Trying to make sense out of the Israel/Palestine conflict by listening to NPR is a hopeless challenge. Take Steve Inskeep's report this morning. Describing the IDF attack on Gaza Inskeep says, "Israel continues it military moves in and around the Gaza Strip and all these moves came after an Israeli soldier was captured." I know memory is short in the US, I think we can stretch it back further than this past Sunday morning. The Israeli assault didn't begin after the capture of the soldier. In fact the past several weeks have seen heavy Israeli military action against Gaza which have killed many civilians--the most infamous being the family picnicking on the beach. It also fails to contextualize the conflict in which Israel blatantly colonizes the occupied territories (take a look at the maps if you doubt this) and -- according to Human Rights Watch -- holds approximately eight thousand Palestinian political and security prisoners and more than six hundred Palestinians under administrative detention (detention without trial or charge, which can be indefinitely renewed). NPR and the US mainstream press in general consistently downplay (or completely ignore) Israel's violations of international law.

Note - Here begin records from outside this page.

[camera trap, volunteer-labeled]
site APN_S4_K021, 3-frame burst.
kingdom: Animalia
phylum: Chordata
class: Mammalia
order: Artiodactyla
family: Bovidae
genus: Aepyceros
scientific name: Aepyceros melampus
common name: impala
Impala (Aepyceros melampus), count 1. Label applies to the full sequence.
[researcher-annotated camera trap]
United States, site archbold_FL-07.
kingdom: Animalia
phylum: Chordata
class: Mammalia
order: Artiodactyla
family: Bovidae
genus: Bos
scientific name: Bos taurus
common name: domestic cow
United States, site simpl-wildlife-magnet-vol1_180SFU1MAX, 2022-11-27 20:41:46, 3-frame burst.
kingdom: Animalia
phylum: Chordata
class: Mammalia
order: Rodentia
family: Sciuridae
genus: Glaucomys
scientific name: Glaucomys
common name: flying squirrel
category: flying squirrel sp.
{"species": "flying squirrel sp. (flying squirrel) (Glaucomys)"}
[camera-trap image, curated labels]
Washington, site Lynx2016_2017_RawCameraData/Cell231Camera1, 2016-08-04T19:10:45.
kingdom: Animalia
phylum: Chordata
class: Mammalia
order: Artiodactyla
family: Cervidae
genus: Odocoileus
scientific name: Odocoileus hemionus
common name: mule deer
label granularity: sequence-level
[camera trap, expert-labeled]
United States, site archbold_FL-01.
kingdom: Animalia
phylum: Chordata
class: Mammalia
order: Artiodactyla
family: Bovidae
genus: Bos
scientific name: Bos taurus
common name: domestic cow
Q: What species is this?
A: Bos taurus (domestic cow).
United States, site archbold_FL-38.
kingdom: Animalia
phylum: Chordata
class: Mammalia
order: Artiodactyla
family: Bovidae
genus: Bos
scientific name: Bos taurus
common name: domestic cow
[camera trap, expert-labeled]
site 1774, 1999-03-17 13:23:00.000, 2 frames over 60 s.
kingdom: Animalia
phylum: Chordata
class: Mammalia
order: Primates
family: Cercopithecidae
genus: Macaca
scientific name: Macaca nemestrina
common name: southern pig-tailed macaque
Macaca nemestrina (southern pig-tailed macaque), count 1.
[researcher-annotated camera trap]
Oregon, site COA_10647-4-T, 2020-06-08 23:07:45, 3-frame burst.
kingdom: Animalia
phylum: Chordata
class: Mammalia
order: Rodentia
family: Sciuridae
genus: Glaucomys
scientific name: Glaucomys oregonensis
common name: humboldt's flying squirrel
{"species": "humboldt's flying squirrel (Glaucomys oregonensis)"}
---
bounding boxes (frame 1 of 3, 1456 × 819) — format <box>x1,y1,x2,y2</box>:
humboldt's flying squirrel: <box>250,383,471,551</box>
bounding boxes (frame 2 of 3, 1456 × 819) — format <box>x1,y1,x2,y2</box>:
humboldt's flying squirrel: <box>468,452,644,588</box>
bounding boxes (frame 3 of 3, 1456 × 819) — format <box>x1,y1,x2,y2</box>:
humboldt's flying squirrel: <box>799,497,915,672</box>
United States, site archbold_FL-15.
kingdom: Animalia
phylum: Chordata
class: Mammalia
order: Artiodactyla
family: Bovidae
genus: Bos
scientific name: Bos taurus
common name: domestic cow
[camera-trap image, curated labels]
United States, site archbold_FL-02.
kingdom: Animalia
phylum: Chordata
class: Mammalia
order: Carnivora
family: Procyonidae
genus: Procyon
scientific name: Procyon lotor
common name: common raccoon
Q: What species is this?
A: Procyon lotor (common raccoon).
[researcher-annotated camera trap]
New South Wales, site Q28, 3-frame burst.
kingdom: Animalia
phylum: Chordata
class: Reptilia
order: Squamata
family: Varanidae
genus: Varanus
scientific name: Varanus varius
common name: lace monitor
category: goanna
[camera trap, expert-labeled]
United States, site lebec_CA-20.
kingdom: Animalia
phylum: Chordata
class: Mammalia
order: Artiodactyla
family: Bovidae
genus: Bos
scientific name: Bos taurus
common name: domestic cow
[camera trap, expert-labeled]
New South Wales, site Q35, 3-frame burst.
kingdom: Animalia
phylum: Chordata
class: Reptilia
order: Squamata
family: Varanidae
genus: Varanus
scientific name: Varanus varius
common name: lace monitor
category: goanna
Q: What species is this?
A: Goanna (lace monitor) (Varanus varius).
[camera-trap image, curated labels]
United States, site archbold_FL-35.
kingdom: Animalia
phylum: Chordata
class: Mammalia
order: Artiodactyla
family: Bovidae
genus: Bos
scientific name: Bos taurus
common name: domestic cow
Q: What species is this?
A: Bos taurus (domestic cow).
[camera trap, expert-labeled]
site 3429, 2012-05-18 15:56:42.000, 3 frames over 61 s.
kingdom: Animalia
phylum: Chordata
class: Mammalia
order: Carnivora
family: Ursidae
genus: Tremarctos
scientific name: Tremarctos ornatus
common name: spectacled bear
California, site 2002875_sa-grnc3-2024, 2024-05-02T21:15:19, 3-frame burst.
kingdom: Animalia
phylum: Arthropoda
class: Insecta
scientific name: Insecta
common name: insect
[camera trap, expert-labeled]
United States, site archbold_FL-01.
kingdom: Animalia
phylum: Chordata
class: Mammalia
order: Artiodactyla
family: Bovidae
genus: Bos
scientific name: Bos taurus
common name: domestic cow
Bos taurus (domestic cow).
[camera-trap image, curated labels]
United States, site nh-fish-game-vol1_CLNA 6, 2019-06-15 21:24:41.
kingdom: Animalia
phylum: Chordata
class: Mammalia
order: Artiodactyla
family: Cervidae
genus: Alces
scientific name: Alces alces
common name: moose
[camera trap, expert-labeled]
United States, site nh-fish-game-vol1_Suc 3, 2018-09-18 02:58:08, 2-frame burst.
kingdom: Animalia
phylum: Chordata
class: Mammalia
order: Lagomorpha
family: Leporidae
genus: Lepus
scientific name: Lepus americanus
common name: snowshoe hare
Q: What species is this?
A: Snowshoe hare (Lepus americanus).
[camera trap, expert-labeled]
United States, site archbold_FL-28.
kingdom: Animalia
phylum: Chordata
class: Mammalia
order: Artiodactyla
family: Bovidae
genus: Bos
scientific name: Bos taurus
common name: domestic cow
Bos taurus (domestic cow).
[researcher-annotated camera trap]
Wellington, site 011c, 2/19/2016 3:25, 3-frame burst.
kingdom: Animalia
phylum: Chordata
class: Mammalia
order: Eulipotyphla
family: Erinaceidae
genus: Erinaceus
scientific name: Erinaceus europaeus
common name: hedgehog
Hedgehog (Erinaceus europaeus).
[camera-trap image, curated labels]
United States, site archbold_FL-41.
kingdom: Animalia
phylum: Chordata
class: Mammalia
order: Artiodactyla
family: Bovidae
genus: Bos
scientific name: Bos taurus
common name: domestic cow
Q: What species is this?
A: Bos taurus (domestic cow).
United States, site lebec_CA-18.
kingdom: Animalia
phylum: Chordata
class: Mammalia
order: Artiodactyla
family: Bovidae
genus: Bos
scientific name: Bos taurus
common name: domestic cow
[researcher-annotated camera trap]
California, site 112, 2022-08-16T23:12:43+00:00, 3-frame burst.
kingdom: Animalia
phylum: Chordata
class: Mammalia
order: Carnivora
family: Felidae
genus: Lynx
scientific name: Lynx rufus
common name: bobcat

Speaking to Inskeep, Linda Gradstein does at least mention that Palestinians in the West Bank are angry because Israel has hit civilian infrastructure in Gaza...which she notes leaves about 700,000 inhabitants without electricity and many without water (which is likely to lead to sickness and death for children and the infirm). Does Inskeep ask more about this targeting of civilians? No, but he does remind us that "the other side" has escalated the conflict by killing the captured settler. The crime of killing a captured belligerent is a terrible deed--a war crime in fact, but it was not carried out by a sovereign government and in no way compares to the nearly forty years of assaults on the Palestinians or the current overwhelming use of force being inflicted on them.